Description: The first Methodist Episcopal Church was built at 301 NE 1st Street in 1898. The larger structure shown here resulted from expansion of the original frame structure and the addition of brick to the exterior in 1903. This church was later torn down to make room for the larger First Methodist Church, which still [2007] occupies this site. This picture is a portion of a collage that shows several church buildings.
Date: unknown

The Crazy Well Water Company

Description: This picture shows a photograph of two pages from a water-bottle-shaped brochure about Mineral Wells.
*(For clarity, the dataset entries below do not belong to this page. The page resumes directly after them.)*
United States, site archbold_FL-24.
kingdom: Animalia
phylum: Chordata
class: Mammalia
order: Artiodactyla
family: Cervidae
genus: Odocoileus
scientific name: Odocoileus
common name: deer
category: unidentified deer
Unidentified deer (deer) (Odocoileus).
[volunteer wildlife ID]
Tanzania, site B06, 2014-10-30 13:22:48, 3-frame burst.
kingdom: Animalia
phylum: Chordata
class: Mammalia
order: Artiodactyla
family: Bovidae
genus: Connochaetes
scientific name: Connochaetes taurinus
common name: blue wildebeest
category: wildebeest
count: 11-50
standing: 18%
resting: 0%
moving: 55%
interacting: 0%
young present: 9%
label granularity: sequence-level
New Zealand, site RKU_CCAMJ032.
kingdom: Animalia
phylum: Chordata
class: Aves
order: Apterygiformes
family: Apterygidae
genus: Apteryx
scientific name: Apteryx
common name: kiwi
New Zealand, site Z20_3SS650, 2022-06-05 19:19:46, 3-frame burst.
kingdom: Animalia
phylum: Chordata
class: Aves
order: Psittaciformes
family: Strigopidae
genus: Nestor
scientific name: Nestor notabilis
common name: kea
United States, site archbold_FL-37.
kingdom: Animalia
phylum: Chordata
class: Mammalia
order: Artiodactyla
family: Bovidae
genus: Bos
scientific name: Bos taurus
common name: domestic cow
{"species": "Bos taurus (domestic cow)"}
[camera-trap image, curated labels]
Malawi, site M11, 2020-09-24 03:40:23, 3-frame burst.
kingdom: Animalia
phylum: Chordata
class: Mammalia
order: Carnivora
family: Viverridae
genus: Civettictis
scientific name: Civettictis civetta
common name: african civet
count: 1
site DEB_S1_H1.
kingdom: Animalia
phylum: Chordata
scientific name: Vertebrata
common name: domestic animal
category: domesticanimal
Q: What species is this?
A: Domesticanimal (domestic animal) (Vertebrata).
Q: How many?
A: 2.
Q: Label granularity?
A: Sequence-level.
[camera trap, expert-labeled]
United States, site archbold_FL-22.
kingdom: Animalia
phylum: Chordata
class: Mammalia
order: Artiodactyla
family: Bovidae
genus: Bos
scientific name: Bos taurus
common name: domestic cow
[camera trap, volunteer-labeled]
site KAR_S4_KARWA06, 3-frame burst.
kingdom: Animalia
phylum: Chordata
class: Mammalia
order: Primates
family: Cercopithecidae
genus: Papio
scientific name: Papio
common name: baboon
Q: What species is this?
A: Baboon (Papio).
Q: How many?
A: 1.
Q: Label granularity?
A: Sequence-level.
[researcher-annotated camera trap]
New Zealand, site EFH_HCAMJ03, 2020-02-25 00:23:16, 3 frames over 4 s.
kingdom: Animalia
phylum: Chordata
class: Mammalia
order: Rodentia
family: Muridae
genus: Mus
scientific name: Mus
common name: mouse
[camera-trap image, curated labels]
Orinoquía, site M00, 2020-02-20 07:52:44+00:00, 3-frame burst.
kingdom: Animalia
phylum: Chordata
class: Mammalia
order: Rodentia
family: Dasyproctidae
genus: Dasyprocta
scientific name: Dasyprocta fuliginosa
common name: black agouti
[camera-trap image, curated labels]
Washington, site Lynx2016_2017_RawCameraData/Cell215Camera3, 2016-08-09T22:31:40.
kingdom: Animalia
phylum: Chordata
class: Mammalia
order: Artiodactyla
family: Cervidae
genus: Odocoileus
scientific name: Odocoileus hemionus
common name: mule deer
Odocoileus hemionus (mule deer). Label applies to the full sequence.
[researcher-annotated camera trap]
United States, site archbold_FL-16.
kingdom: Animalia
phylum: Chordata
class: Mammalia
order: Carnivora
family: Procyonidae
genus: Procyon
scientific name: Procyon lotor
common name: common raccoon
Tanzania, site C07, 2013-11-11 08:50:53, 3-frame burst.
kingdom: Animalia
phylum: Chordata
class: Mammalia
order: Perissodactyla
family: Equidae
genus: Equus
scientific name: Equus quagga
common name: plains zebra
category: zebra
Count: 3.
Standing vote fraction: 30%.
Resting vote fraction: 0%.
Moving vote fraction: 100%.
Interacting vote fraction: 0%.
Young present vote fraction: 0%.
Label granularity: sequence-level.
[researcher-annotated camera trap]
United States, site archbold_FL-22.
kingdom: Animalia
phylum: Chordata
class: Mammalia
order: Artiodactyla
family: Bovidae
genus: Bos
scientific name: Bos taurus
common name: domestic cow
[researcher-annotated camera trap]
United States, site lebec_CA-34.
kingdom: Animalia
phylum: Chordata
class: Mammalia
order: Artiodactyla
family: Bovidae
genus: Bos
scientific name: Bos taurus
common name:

The "Appendix" referred to on the verso folio refers to a series of burlesques printed on previous--unseen--pages. Recto describes the four types of the water and the various ailments that they are expected to cure. The brochure notes that number four water is purgative, and should be used in moderation, but at frequent intervals.
Date: 1920?

Howard's Hardware Store 1903

Description: A printed legend on the top of the photograph reads: "Howard Hardward [sic] 1903" Please note the crowded aisles of miscellaneous articles. Also, please notice the two counters (equipped with clerks in shirt-sleeves) and the bridge above and between them that contains further articles. A colophon at the bottom of the picture indicates that "Dan W. Evans, Photo. of Mineral Wells" took the picture.